Data for this exercise>
-*-*-

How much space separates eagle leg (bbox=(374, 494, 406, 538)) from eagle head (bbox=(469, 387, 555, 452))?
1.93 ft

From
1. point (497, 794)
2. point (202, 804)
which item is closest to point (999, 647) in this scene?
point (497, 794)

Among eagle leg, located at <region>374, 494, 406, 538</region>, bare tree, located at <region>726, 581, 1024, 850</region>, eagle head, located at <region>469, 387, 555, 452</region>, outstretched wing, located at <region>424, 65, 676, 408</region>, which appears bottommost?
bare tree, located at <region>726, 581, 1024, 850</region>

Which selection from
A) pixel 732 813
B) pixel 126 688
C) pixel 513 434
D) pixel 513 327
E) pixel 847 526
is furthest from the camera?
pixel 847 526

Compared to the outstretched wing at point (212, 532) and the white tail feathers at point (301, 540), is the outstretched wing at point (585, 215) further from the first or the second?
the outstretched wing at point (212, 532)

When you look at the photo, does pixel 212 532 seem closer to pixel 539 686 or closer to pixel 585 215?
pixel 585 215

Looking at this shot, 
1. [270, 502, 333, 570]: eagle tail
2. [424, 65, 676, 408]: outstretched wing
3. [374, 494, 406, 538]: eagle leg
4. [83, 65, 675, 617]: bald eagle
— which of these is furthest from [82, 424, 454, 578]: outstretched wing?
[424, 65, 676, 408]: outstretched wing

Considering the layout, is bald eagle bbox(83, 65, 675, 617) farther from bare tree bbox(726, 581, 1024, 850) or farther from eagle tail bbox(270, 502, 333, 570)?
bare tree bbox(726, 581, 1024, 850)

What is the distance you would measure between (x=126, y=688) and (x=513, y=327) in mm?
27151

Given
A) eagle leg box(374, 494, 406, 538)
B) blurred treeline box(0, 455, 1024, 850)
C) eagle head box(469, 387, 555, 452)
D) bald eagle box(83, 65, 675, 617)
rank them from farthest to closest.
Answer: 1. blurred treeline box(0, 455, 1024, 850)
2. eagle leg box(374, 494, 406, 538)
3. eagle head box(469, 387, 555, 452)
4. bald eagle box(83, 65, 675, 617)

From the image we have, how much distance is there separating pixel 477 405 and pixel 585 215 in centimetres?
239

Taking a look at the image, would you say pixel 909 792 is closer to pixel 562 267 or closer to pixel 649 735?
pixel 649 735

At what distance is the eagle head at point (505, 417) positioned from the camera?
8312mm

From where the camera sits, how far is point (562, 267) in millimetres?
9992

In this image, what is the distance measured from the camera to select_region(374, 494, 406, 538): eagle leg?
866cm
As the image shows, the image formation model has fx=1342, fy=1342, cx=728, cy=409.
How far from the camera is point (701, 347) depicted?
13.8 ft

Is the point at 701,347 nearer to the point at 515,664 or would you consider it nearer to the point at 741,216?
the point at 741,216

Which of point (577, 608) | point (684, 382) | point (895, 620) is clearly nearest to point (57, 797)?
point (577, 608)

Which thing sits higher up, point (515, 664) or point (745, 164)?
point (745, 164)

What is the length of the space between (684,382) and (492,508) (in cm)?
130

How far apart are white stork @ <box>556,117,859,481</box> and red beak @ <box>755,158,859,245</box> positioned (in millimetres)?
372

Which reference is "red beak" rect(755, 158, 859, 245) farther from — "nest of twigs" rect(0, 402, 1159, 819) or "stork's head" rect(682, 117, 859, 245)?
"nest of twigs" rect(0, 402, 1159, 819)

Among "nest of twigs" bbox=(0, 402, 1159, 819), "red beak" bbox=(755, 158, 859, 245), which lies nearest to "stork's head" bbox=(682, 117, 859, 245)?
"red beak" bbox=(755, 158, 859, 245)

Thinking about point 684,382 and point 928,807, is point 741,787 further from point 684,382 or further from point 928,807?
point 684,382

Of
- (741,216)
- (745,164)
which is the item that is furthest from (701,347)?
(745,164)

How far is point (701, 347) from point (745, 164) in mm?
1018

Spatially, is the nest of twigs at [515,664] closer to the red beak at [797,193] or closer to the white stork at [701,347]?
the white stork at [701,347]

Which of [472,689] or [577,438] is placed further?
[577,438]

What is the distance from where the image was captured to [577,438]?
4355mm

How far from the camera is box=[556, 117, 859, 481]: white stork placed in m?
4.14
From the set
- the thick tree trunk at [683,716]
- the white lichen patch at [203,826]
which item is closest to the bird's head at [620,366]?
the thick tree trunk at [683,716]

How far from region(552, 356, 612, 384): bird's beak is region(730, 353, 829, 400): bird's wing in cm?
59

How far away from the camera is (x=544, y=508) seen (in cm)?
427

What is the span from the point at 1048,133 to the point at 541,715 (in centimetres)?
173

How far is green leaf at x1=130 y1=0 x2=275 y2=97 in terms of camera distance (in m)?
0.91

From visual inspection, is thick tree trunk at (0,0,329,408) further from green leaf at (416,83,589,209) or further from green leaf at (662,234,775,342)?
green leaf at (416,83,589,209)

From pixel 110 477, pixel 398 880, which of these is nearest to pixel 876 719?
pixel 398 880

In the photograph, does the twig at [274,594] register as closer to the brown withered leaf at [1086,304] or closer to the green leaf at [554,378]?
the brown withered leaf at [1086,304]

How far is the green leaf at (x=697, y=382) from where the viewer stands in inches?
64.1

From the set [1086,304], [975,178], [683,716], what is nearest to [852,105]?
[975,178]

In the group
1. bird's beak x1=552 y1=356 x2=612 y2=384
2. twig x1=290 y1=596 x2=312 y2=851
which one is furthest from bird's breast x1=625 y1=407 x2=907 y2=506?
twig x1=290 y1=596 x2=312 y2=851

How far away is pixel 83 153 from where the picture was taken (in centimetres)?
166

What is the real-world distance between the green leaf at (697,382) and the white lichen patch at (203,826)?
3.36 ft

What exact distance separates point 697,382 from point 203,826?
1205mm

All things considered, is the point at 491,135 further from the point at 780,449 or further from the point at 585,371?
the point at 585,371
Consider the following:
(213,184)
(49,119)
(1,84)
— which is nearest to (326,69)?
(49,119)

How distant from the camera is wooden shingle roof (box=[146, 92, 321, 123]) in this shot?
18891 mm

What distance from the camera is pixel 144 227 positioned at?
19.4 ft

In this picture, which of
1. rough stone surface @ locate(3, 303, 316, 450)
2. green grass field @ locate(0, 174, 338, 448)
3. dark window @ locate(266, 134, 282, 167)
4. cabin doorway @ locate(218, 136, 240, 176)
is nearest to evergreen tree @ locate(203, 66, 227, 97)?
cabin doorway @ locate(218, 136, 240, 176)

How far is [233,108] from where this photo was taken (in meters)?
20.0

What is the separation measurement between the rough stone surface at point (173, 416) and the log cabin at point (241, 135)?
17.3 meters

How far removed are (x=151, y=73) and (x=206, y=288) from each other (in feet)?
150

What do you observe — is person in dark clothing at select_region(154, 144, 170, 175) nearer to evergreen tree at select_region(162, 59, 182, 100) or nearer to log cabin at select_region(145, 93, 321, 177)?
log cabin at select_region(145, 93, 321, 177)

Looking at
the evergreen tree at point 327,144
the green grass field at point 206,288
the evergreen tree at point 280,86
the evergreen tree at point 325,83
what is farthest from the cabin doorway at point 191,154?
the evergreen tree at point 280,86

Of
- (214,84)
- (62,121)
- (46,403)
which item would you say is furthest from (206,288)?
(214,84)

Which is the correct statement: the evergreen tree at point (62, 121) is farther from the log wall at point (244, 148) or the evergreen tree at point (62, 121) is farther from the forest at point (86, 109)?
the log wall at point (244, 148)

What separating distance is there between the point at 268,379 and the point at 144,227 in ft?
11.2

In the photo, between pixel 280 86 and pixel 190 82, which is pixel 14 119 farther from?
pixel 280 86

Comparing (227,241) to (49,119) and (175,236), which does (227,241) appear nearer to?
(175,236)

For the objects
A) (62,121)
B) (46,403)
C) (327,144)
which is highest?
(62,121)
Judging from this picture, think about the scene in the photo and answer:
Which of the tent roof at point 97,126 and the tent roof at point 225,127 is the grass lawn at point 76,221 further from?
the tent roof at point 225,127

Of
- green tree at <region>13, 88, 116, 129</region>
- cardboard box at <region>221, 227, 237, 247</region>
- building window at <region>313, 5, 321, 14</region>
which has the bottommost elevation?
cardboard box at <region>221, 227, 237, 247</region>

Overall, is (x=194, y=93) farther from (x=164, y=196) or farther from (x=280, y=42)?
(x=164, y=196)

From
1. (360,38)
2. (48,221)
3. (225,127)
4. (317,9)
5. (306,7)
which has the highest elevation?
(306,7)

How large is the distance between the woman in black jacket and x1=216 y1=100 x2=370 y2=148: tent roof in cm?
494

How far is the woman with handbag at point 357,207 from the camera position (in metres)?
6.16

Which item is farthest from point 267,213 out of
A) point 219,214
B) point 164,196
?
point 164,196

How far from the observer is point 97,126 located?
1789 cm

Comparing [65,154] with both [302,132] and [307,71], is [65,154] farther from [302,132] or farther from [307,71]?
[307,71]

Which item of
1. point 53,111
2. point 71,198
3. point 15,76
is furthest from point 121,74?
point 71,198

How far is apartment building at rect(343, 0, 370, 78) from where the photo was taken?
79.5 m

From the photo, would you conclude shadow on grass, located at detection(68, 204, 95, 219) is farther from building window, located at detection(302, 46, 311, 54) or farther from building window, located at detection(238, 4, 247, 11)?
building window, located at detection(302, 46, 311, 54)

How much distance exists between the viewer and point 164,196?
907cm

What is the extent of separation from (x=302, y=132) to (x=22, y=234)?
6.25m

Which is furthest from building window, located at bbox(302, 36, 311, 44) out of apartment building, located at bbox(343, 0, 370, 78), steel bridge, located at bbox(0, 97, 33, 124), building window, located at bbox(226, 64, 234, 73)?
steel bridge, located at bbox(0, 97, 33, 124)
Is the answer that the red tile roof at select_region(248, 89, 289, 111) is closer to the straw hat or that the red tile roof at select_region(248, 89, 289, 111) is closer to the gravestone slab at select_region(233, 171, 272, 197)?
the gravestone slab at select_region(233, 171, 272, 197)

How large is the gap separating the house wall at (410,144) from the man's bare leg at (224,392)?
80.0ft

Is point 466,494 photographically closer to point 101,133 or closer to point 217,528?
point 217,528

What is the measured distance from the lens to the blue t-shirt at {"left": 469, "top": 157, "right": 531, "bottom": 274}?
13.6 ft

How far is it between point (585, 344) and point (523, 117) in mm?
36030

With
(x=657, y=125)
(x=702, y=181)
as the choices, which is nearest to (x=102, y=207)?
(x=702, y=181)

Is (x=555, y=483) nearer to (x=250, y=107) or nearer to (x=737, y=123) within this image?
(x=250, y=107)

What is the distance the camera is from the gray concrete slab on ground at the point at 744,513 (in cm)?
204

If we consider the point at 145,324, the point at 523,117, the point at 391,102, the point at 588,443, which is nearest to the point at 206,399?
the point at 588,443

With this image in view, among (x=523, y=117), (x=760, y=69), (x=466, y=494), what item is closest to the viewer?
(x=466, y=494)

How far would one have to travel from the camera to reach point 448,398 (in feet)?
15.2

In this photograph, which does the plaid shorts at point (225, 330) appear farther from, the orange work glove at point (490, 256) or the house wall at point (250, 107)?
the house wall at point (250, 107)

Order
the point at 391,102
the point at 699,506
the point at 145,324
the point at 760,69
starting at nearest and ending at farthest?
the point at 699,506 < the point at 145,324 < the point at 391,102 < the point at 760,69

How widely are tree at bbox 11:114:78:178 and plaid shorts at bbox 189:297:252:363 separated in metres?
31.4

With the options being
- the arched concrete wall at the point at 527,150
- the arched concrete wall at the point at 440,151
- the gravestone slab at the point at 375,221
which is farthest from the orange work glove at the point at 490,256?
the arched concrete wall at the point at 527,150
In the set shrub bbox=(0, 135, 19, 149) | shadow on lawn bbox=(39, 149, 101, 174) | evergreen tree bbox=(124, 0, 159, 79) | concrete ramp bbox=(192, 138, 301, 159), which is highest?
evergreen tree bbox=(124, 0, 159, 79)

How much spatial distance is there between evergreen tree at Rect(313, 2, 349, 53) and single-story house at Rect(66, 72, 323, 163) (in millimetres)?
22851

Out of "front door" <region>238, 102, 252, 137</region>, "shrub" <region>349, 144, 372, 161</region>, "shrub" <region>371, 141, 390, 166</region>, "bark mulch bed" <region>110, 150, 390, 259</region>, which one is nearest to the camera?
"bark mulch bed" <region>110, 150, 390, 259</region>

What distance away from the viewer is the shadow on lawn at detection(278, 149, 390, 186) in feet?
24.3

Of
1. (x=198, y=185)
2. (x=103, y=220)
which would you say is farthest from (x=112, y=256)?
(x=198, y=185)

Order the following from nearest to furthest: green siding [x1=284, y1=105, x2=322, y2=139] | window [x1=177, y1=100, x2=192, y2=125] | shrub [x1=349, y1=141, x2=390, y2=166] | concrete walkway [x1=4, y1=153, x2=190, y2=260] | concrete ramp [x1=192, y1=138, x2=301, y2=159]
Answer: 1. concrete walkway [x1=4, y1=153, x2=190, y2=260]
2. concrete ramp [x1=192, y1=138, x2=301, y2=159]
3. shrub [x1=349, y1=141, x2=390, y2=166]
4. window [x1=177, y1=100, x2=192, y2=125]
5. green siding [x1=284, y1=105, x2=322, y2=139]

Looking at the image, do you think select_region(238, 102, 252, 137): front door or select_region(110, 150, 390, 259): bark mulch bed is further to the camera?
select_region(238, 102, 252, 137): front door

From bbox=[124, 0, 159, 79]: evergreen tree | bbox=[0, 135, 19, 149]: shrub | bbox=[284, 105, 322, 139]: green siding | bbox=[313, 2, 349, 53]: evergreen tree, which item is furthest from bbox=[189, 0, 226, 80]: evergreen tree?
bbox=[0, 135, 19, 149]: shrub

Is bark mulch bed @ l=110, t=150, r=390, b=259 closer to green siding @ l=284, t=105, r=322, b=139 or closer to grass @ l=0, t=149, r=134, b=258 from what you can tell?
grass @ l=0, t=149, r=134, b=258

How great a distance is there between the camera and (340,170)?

-*-*-

Repeat word for word each line from the one with "What distance away" to the end of the records above, inclusive.

The reply>
What distance away from the viewer is the shadow on lawn at detection(278, 149, 390, 186) in feet?
24.3

Of
1. (x=198, y=185)
2. (x=103, y=220)
which would you say is farthest from (x=112, y=256)?
(x=198, y=185)

Order the following from nearest to furthest: green siding [x1=284, y1=105, x2=322, y2=139] | window [x1=177, y1=100, x2=192, y2=125] | shrub [x1=349, y1=141, x2=390, y2=166] | concrete walkway [x1=4, y1=153, x2=190, y2=260] | concrete ramp [x1=192, y1=138, x2=301, y2=159]
Answer: 1. concrete walkway [x1=4, y1=153, x2=190, y2=260]
2. concrete ramp [x1=192, y1=138, x2=301, y2=159]
3. shrub [x1=349, y1=141, x2=390, y2=166]
4. window [x1=177, y1=100, x2=192, y2=125]
5. green siding [x1=284, y1=105, x2=322, y2=139]

Looking at the image, do you think select_region(238, 102, 252, 137): front door or select_region(110, 150, 390, 259): bark mulch bed is further to the camera?
select_region(238, 102, 252, 137): front door

From bbox=[124, 0, 159, 79]: evergreen tree | bbox=[0, 135, 19, 149]: shrub | bbox=[284, 105, 322, 139]: green siding | bbox=[313, 2, 349, 53]: evergreen tree, which item is furthest from bbox=[189, 0, 226, 80]: evergreen tree?
bbox=[0, 135, 19, 149]: shrub

Is bark mulch bed @ l=110, t=150, r=390, b=259 closer to green siding @ l=284, t=105, r=322, b=139 or closer to grass @ l=0, t=149, r=134, b=258 from what you can tell?
grass @ l=0, t=149, r=134, b=258

How great a distance is there between the camera and (340,170)?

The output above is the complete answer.